Source texts of formatted documents:
◇ ◇ ◇ ◇ ◇

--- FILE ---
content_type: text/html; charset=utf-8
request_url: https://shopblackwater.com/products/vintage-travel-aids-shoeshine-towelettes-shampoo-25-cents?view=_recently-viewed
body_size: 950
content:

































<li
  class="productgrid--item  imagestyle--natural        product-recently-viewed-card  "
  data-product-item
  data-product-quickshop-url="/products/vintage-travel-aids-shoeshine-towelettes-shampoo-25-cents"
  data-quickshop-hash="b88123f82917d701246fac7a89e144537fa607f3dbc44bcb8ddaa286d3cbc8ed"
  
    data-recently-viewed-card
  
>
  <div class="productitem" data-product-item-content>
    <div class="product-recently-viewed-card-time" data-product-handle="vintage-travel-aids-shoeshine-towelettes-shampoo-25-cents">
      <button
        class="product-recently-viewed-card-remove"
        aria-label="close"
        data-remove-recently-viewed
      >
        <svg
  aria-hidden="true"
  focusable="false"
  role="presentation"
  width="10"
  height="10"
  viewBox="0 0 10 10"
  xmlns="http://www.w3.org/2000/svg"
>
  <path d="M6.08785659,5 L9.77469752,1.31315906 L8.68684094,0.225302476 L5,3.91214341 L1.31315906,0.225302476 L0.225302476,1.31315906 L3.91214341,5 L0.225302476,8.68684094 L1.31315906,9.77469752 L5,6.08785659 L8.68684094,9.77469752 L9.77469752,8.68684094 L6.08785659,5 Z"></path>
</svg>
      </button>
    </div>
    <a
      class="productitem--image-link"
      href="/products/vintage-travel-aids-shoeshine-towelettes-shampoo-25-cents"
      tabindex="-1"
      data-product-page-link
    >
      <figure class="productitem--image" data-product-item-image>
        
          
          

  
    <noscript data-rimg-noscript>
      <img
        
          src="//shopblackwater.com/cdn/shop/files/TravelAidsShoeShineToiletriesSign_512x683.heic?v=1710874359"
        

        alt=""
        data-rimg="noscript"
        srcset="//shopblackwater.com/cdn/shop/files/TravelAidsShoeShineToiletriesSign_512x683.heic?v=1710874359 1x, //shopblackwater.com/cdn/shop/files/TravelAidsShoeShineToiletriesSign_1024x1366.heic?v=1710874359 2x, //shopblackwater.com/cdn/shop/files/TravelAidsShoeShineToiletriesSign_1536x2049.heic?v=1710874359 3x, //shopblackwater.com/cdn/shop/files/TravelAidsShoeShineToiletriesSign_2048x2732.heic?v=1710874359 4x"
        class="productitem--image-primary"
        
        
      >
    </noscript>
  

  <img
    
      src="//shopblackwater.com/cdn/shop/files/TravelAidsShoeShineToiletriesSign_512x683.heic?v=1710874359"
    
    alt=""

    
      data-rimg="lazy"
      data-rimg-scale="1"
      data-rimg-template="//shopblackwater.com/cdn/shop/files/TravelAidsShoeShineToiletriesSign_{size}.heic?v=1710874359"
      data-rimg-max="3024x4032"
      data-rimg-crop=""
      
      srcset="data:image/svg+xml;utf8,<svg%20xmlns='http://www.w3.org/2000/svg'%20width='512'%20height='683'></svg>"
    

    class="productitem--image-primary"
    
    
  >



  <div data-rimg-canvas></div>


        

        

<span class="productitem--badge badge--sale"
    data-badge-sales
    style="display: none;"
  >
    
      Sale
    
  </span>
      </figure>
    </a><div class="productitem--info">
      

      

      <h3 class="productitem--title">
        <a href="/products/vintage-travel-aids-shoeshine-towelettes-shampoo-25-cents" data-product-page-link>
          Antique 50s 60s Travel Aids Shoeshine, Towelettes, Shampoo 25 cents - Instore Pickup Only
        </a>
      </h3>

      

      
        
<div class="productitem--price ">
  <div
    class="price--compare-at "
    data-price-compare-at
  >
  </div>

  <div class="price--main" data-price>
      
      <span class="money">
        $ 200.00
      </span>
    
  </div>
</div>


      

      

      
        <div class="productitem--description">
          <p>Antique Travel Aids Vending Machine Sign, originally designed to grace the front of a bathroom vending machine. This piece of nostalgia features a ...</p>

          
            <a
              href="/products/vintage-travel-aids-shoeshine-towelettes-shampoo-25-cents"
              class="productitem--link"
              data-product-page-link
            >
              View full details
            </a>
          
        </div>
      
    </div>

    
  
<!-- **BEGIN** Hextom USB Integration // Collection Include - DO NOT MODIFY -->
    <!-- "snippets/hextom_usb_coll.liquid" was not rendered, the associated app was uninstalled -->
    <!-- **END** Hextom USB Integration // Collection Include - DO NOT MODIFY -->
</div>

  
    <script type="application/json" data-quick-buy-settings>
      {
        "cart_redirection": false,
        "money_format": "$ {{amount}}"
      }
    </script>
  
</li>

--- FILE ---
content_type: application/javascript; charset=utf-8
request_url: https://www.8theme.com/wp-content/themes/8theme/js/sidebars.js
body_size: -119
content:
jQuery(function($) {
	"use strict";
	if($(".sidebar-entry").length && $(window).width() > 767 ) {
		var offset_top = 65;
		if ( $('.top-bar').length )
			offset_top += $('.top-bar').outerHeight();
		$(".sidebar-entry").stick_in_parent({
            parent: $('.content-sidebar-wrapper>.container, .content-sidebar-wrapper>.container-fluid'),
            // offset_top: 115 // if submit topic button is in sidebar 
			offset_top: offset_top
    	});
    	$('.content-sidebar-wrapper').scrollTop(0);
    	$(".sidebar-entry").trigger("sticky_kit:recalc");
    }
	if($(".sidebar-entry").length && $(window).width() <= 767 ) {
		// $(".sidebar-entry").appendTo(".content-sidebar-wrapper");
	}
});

◇ ◇ ◇ ◇ ◇

What to work on -
Without omitting anything, set down all the entries above again.

Result -
--- FILE ---
content_type: text/html; charset=utf-8
request_url: https://shopblackwater.com/products/vintage-travel-aids-shoeshine-towelettes-shampoo-25-cents?view=_recently-viewed
body_size: 950
content:

































<li
  class="productgrid--item  imagestyle--natural        product-recently-viewed-card  "
  data-product-item
  data-product-quickshop-url="/products/vintage-travel-aids-shoeshine-towelettes-shampoo-25-cents"
  data-quickshop-hash="b88123f82917d701246fac7a89e144537fa607f3dbc44bcb8ddaa286d3cbc8ed"
  
    data-recently-viewed-card
  
>
  <div class="productitem" data-product-item-content>
    <div class="product-recently-viewed-card-time" data-product-handle="vintage-travel-aids-shoeshine-towelettes-shampoo-25-cents">
      <button
        class="product-recently-viewed-card-remove"
        aria-label="close"
        data-remove-recently-viewed
      >
        <svg
  aria-hidden="true"
  focusable="false"
  role="presentation"
  width="10"
  height="10"
  viewBox="0 0 10 10"
  xmlns="http://www.w3.org/2000/svg"
>
  <path d="M6.08785659,5 L9.77469752,1.31315906 L8.68684094,0.225302476 L5,3.91214341 L1.31315906,0.225302476 L0.225302476,1.31315906 L3.91214341,5 L0.225302476,8.68684094 L1.31315906,9.77469752 L5,6.08785659 L8.68684094,9.77469752 L9.77469752,8.68684094 L6.08785659,5 Z"></path>
</svg>
      </button>
    </div>
    <a
      class="productitem--image-link"
      href="/products/vintage-travel-aids-shoeshine-towelettes-shampoo-25-cents"
      tabindex="-1"
      data-product-page-link
    >
      <figure class="productitem--image" data-product-item-image>
        
          
          

  
    <noscript data-rimg-noscript>
      <img
        
          src="//shopblackwater.com/cdn/shop/files/TravelAidsShoeShineToiletriesSign_512x683.heic?v=1710874359"
        

        alt=""
        data-rimg="noscript"
        srcset="//shopblackwater.com/cdn/shop/files/TravelAidsShoeShineToiletriesSign_512x683.heic?v=1710874359 1x, //shopblackwater.com/cdn/shop/files/TravelAidsShoeShineToiletriesSign_1024x1366.heic?v=1710874359 2x, //shopblackwater.com/cdn/shop/files/TravelAidsShoeShineToiletriesSign_1536x2049.heic?v=1710874359 3x, //shopblackwater.com/cdn/shop/files/TravelAidsShoeShineToiletriesSign_2048x2732.heic?v=1710874359 4x"
        class="productitem--image-primary"
        
        
      >
    </noscript>
  

  <img
    
      src="//shopblackwater.com/cdn/shop/files/TravelAidsShoeShineToiletriesSign_512x683.heic?v=1710874359"
    
    alt=""

    
      data-rimg="lazy"
      data-rimg-scale="1"
      data-rimg-template="//shopblackwater.com/cdn/shop/files/TravelAidsShoeShineToiletriesSign_{size}.heic?v=1710874359"
      data-rimg-max="3024x4032"
      data-rimg-crop=""
      
      srcset="data:image/svg+xml;utf8,<svg%20xmlns='http://www.w3.org/2000/svg'%20width='512'%20height='683'></svg>"
    

    class="productitem--image-primary"
    
    
  >



  <div data-rimg-canvas></div>


        

        

<span class="productitem--badge badge--sale"
    data-badge-sales
    style="display: none;"
  >
    
      Sale
    
  </span>
      </figure>
    </a><div class="productitem--info">
      

      

      <h3 class="productitem--title">
        <a href="/products/vintage-travel-aids-shoeshine-towelettes-shampoo-25-cents" data-product-page-link>
          Antique 50s 60s Travel Aids Shoeshine, Towelettes, Shampoo 25 cents - Instore Pickup Only
        </a>
      </h3>

      

      
        
<div class="productitem--price ">
  <div
    class="price--compare-at "
    data-price-compare-at
  >
  </div>

  <div class="price--main" data-price>
      
      <span class="money">
        $ 200.00
      </span>
    
  </div>
</div>


      

      

      
        <div class="productitem--description">
          <p>Antique Travel Aids Vending Machine Sign, originally designed to grace the front of a bathroom vending machine. This piece of nostalgia features a ...</p>

          
            <a
              href="/products/vintage-travel-aids-shoeshine-towelettes-shampoo-25-cents"
              class="productitem--link"
              data-product-page-link
            >
              View full details
            </a>
          
        </div>
      
    </div>

    
  
<!-- **BEGIN** Hextom USB Integration // Collection Include - DO NOT MODIFY -->
    <!-- "snippets/hextom_usb_coll.liquid" was not rendered, the associated app was uninstalled -->
    <!-- **END** Hextom USB Integration // Collection Include - DO NOT MODIFY -->
</div>

  
    <script type="application/json" data-quick-buy-settings>
      {
        "cart_redirection": false,
        "money_format": "$ {{amount}}"
      }
    </script>
  
</li>

--- FILE ---
content_type: application/javascript; charset=utf-8
request_url: https://www.8theme.com/wp-content/themes/8theme/js/sidebars.js
body_size: -119
content:
jQuery(function($) {
	"use strict";
	if($(".sidebar-entry").length && $(window).width() > 767 ) {
		var offset_top = 65;
		if ( $('.top-bar').length )
			offset_top += $('.top-bar').outerHeight();
		$(".sidebar-entry").stick_in_parent({
            parent: $('.content-sidebar-wrapper>.container, .content-sidebar-wrapper>.container-fluid'),
            // offset_top: 115 // if submit topic button is in sidebar 
			offset_top: offset_top
    	});
    	$('.content-sidebar-wrapper').scrollTop(0);
    	$(".sidebar-entry").trigger("sticky_kit:recalc");
    }
	if($(".sidebar-entry").length && $(window).width() <= 767 ) {
		// $(".sidebar-entry").appendTo(".content-sidebar-wrapper");
	}
});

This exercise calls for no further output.